▶ **RECORDS FOR THE TASK**:
···
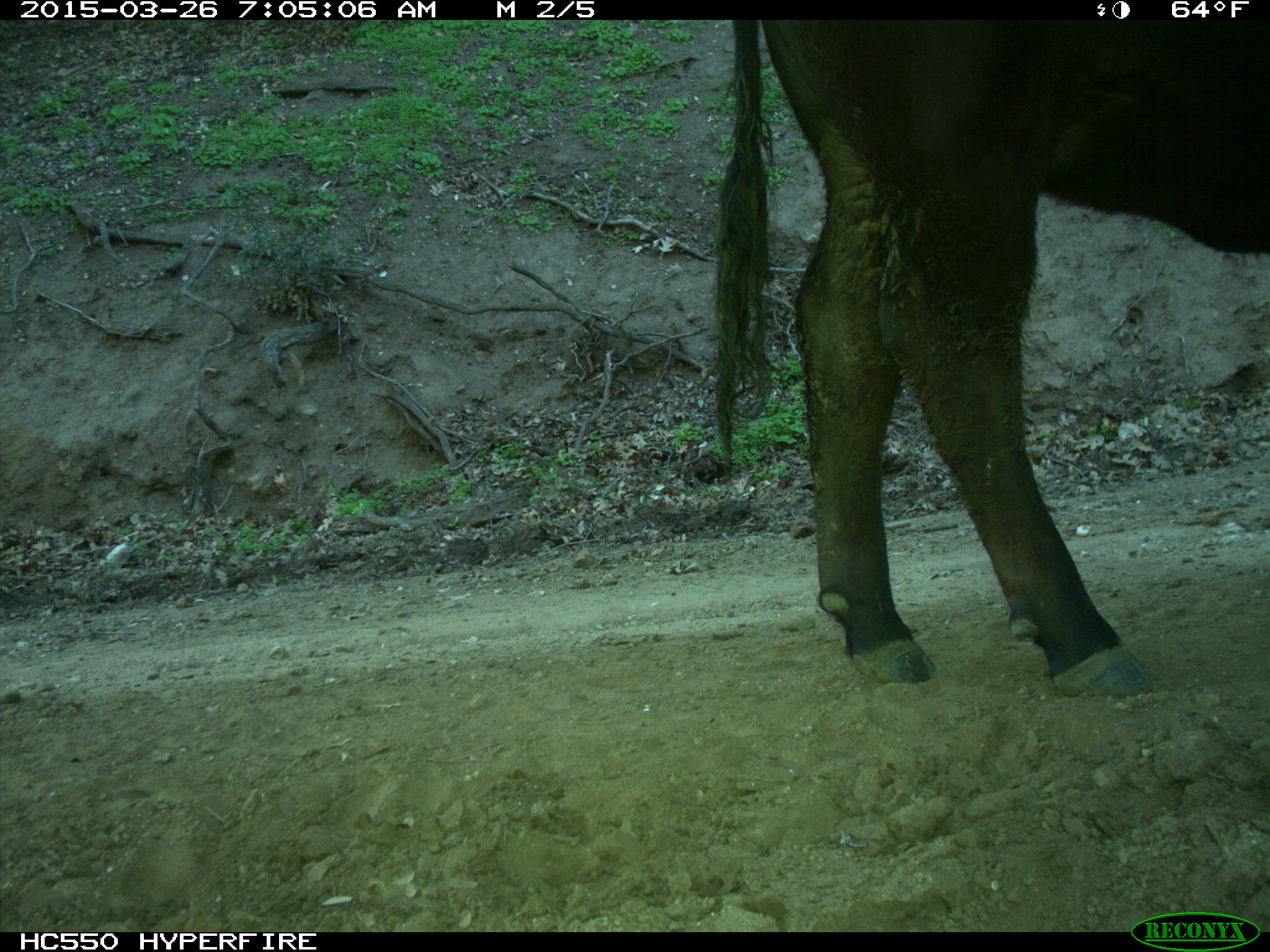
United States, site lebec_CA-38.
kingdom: Animalia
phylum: Chordata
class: Mammalia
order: Artiodactyla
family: Bovidae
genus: Bos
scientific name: Bos taurus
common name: domestic cow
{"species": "Bos taurus (domestic cow)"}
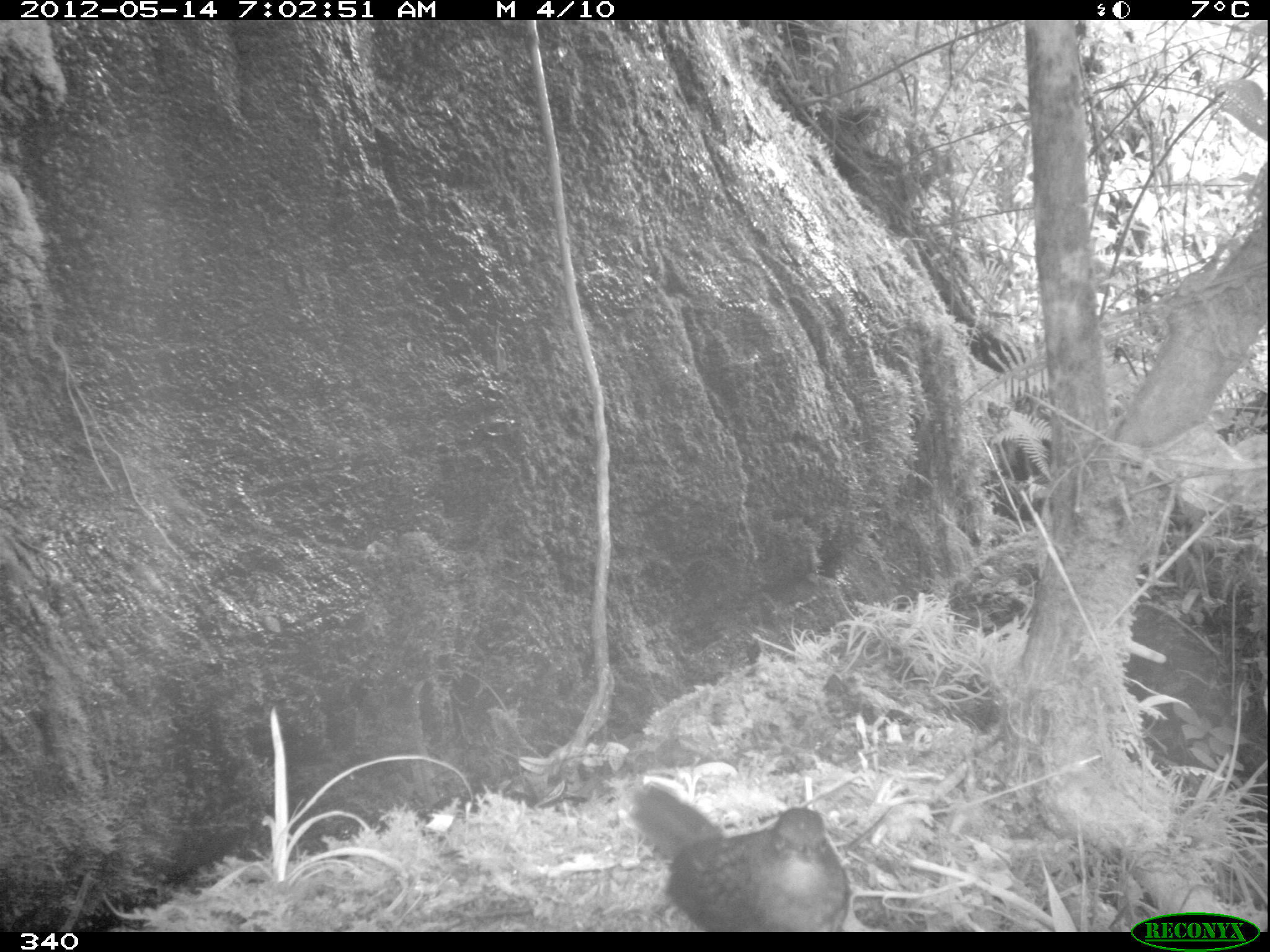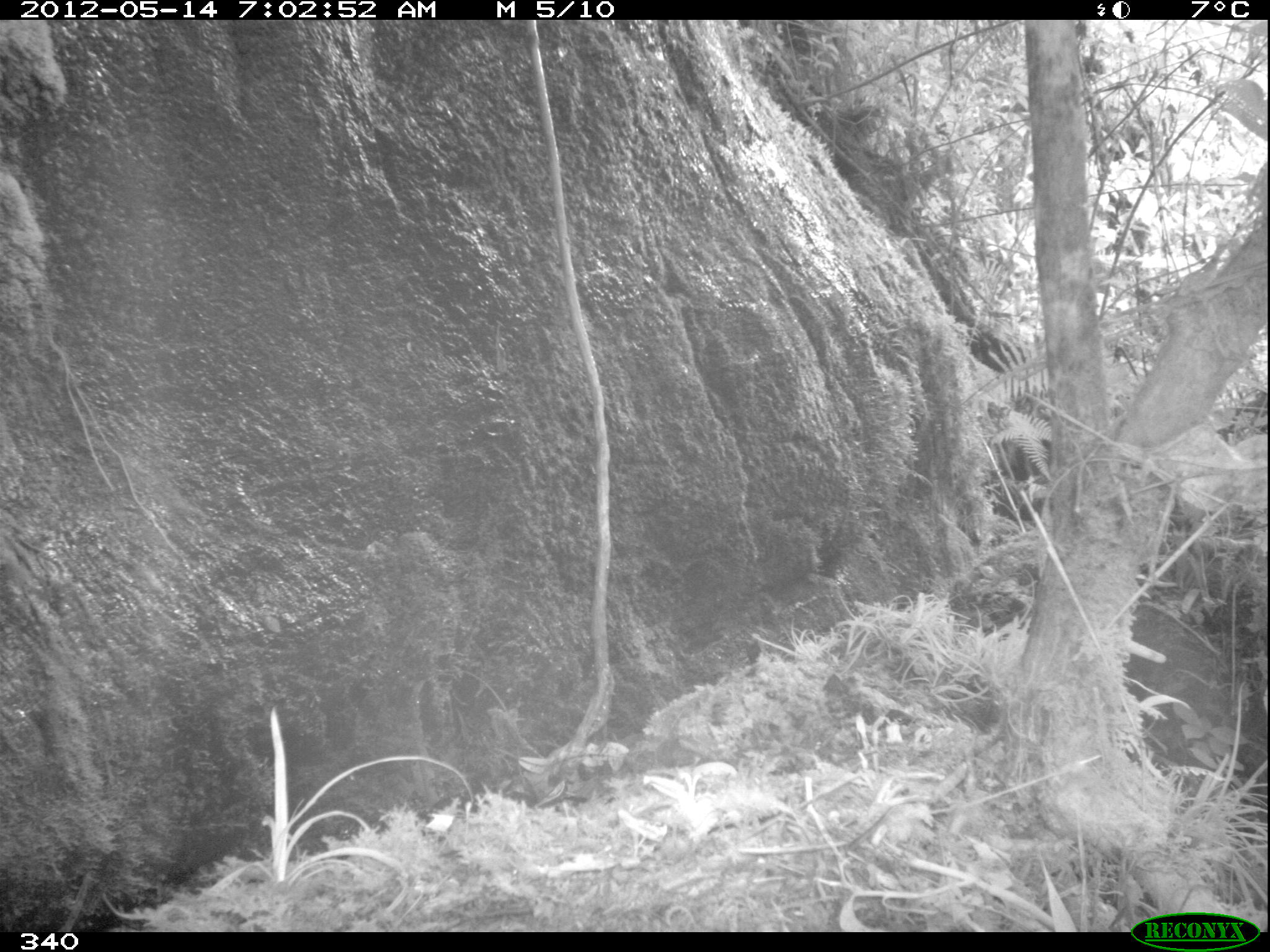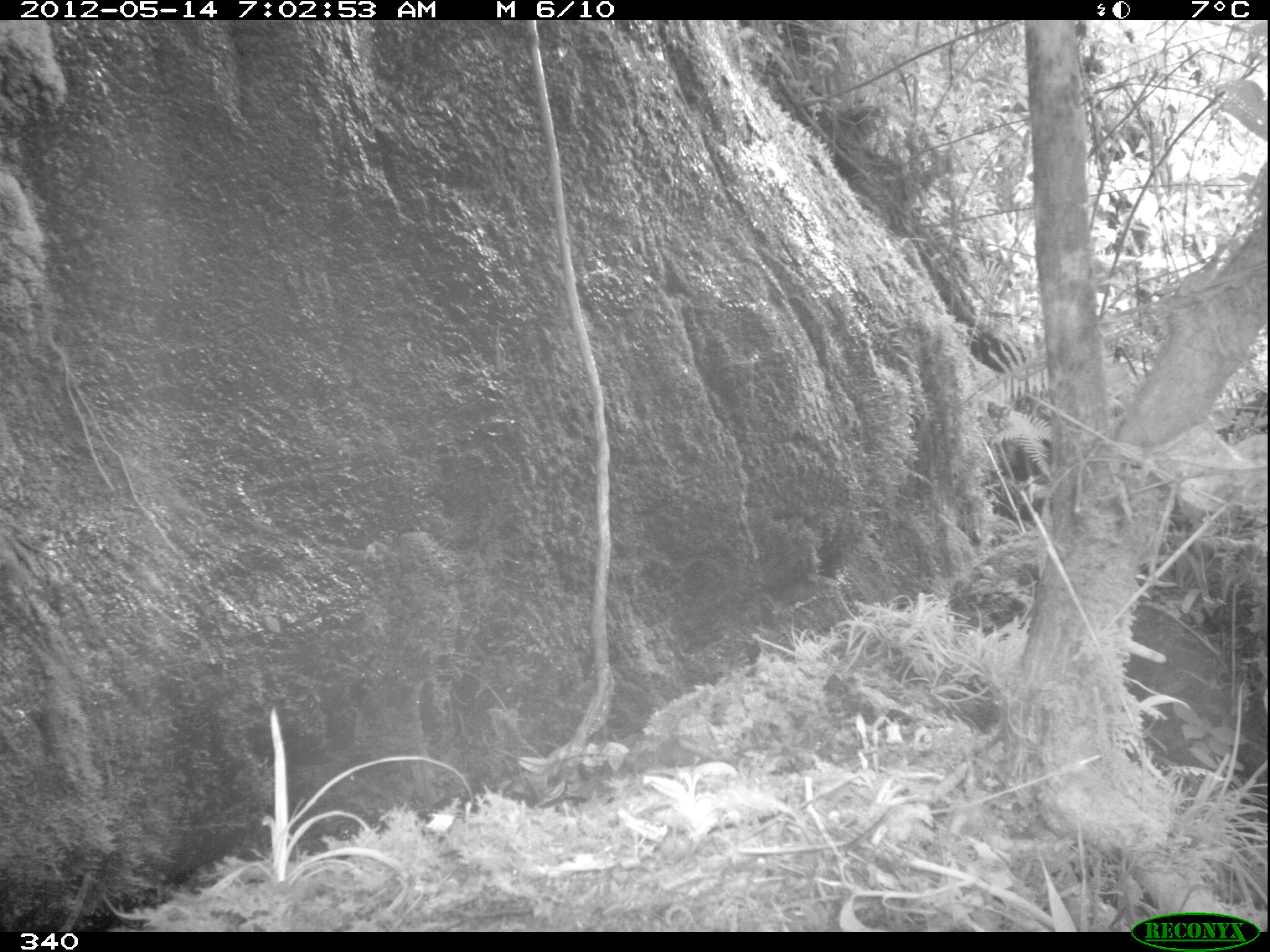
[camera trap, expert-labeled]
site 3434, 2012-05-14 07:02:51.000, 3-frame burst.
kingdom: Animalia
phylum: Chordata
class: Aves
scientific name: Aves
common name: bird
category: unknown bird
···
▶ **WORK TASK**: Pictures are to be left out. Otherwise, copy the material above exactly.

▶ **TASK OUTPUT**:
United States, site lebec_CA-38.
kingdom: Animalia
phylum: Chordata
class: Mammalia
order: Artiodactyla
family: Bovidae
genus: Bos
scientific name: Bos taurus
common name: domestic cow
{"species": "Bos taurus (domestic cow)"}
[camera trap, expert-labeled]
site 3434, 2012-05-14 07:02:51.000, 3-frame burst.
kingdom: Animalia
phylum: Chordata
class: Aves
scientific name: Aves
common name: bird
category: unknown bird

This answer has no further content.